Question

Two bags of iron ore weight 180 kg 250 gm and 270 kg 50 gm respectively. How much iron ore (in gm) must be taken out from the first bag and added to the second bag so that weight of the first bag may then be two-third of the second bag?

• A. 0.13
• B. 13
• C. 130
• D. 500

Answer 1

The Correct Option is C

Given two bags of iron ore, one weighing 180 kg 250 gm and the other 270 kg 50 gm. We need to transfer some iron ore from the first bag to the second such that the first bag's weight becomes two-thirds of the second bag's weight.

Convert the weights of both bags to grams for easier calculations:

• First bag: \(180 \text{ kg } 250 \text{ gm} = 180,250 \text{ gm}\)
• Second bag: \(270 \text{ kg } 50 \text{ gm} = 270,050 \text{ gm}\)

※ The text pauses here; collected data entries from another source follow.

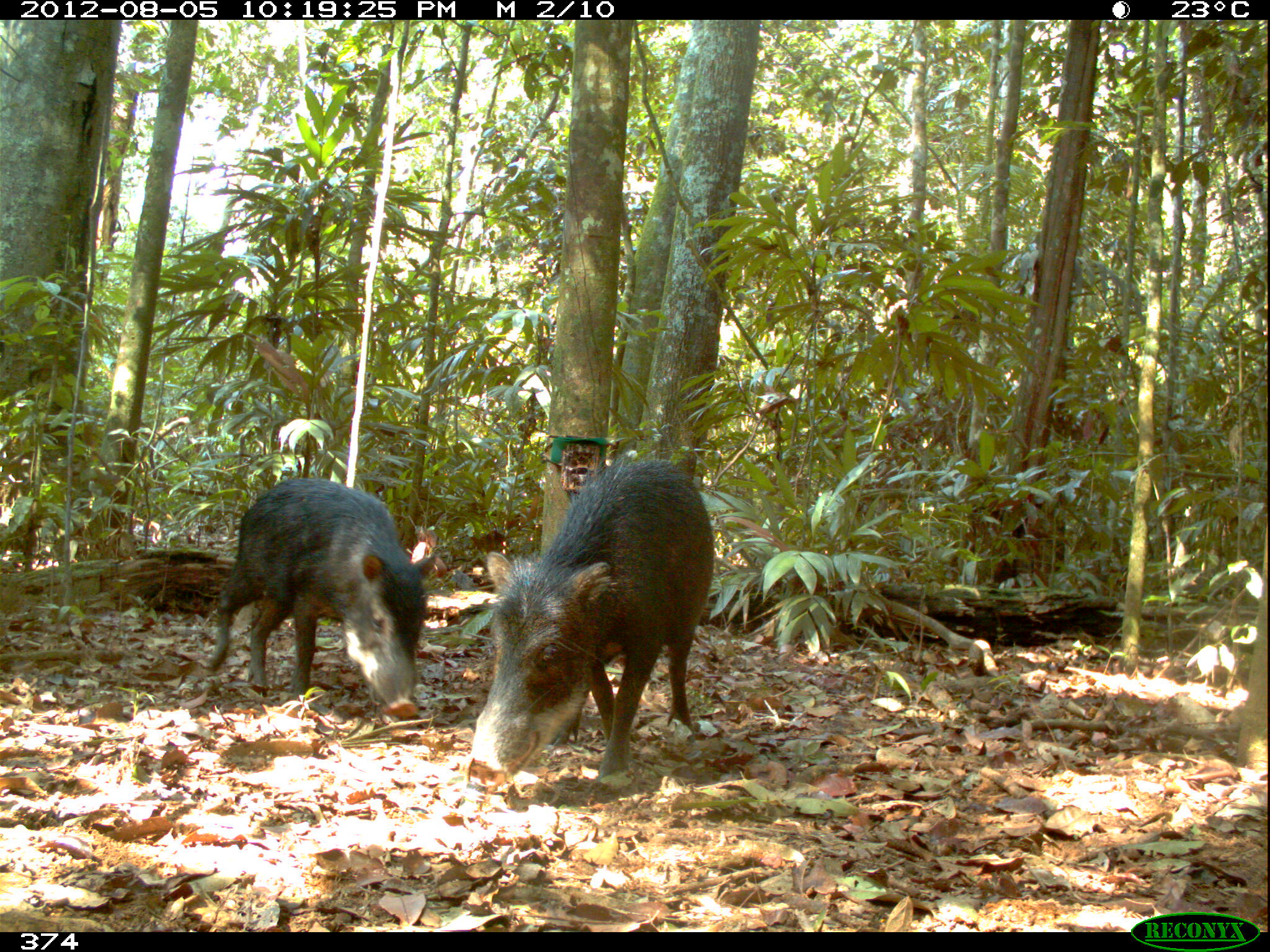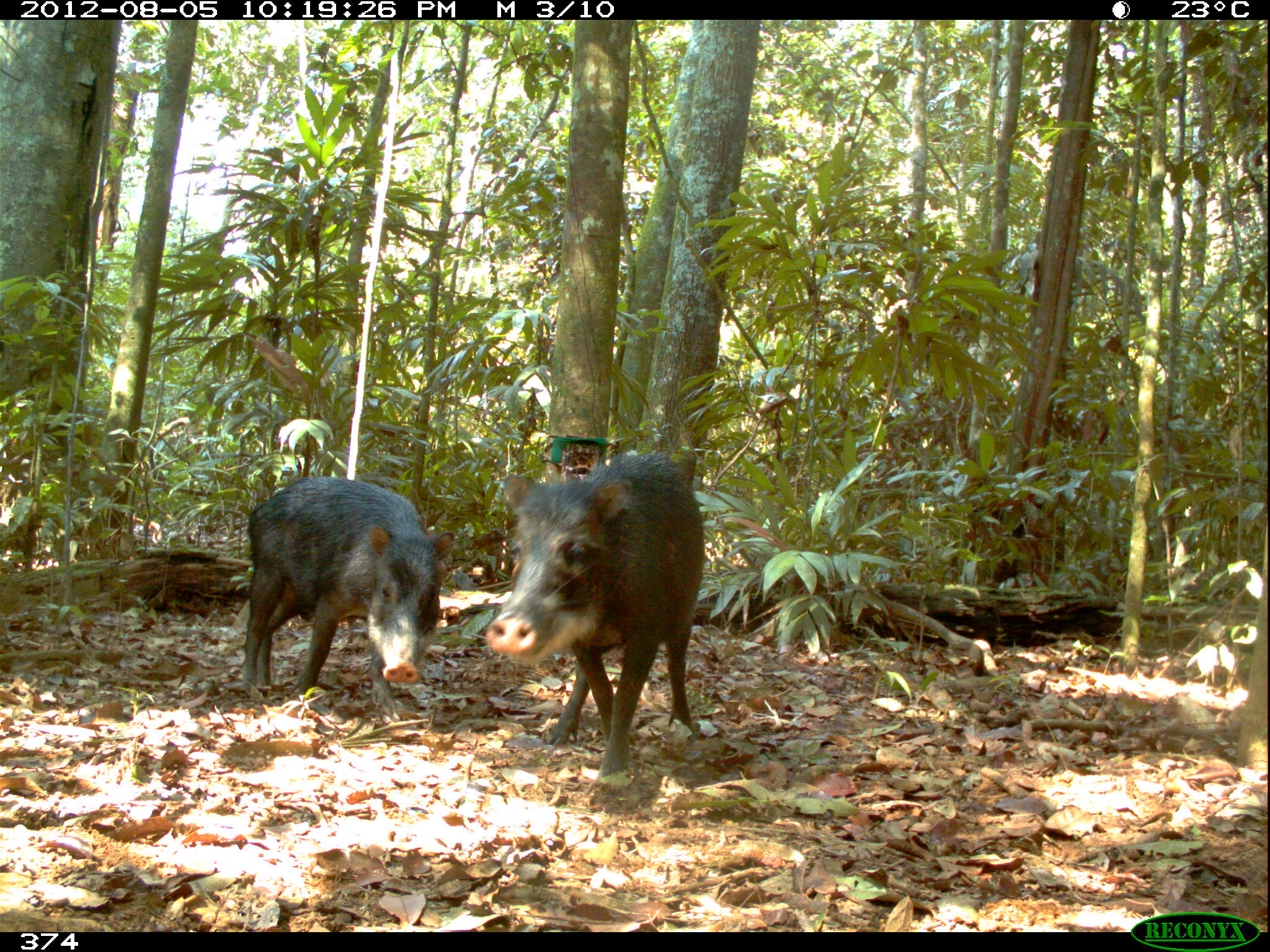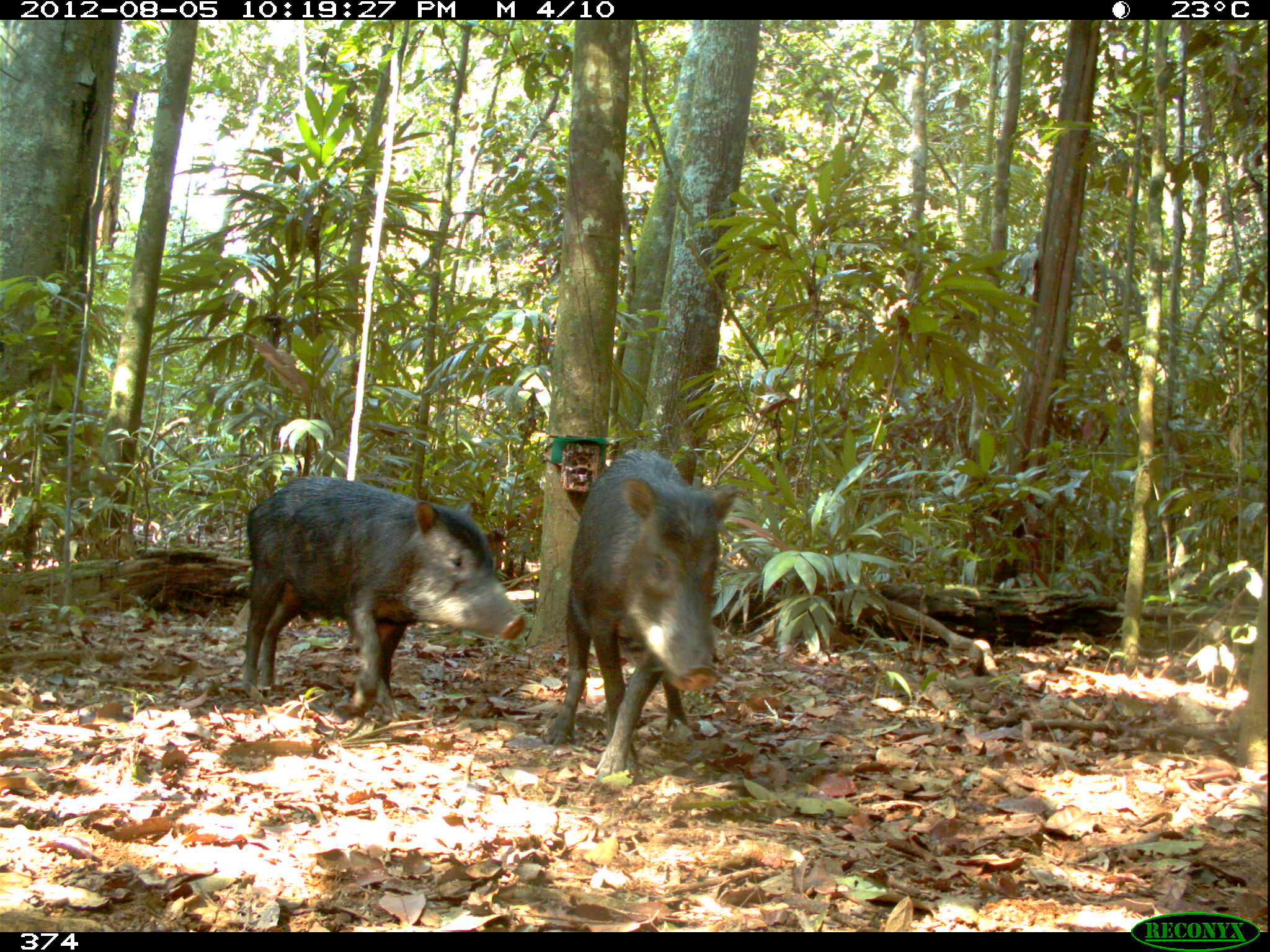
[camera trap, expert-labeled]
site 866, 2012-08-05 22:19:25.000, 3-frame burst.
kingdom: Animalia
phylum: Chordata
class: Mammalia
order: Artiodactyla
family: Tayassuidae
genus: Tayassu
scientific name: Tayassu pecari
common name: white-lipped peccary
Tayassu pecari (white-lipped peccary).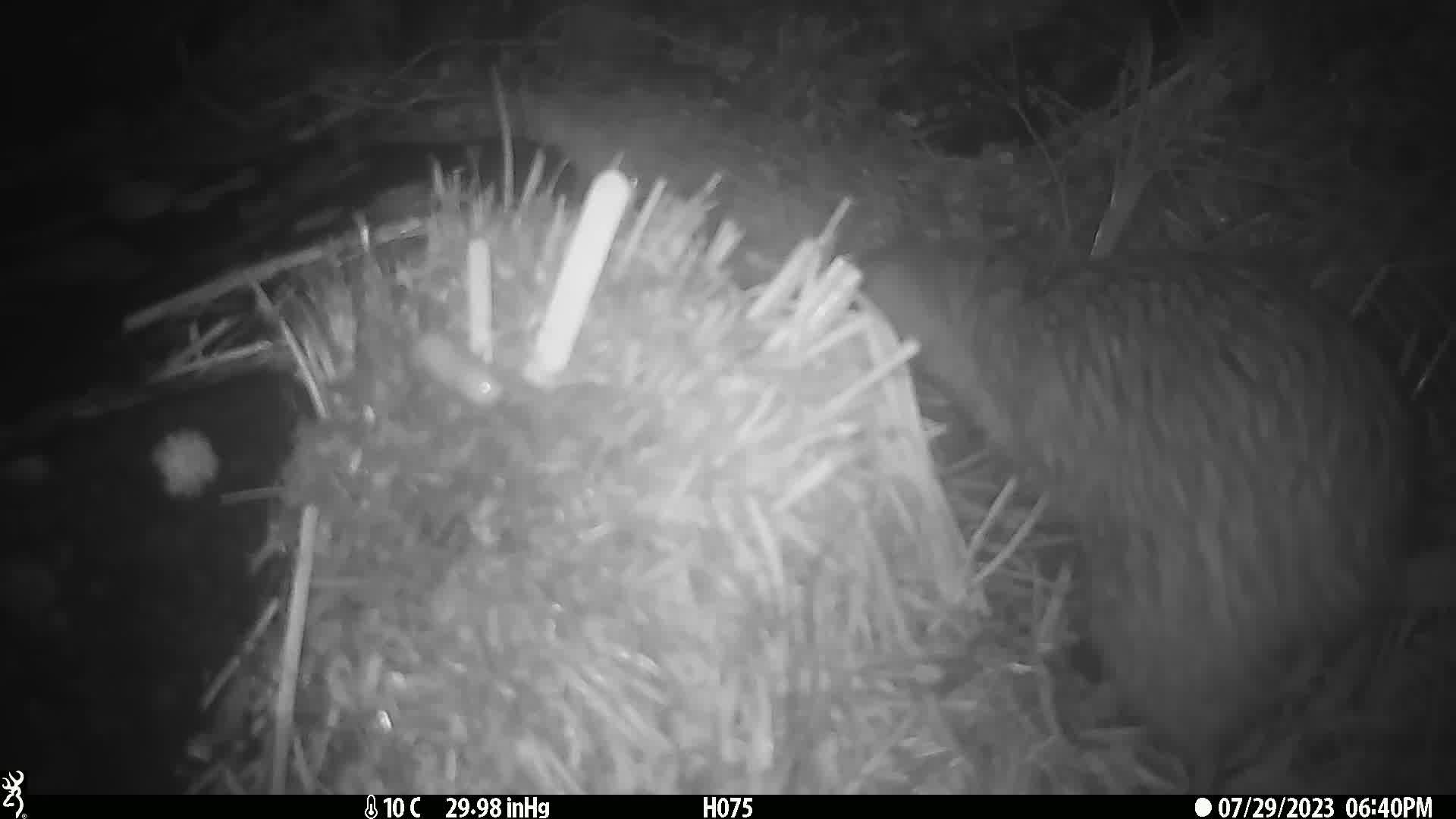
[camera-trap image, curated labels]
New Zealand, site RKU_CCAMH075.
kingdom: Animalia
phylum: Chordata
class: Aves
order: Apterygiformes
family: Apterygidae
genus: Apteryx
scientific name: Apteryx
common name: kiwi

Let \( x \) be the amount of iron ore in grams transferred from the first bag to the second bag. After transferring, the new weight of the first bag will be \(180,250 - x\) and for the second bag, it will be \(270,050 + x\).

According to the problem, the weight of the first bag should be two-thirds of the second bag after transferring. Therefore, we have the equation:

\[\frac{2}{3}(270,050 + x) = 180,250 - x\]

Solving for \( x \):

• \(2(270,050 + x) = 3(180,250 - x)\)
• \(540,100 + 2x = 540,750 - 3x\)
• \(2x + 3x = 540,750 - 540,100\)
• \(5x = 650\)
• \(x = \frac{650}{5} = 130\)

Thus, 130 grams of iron ore should be taken from the first bag and added to the second to satisfy the condition.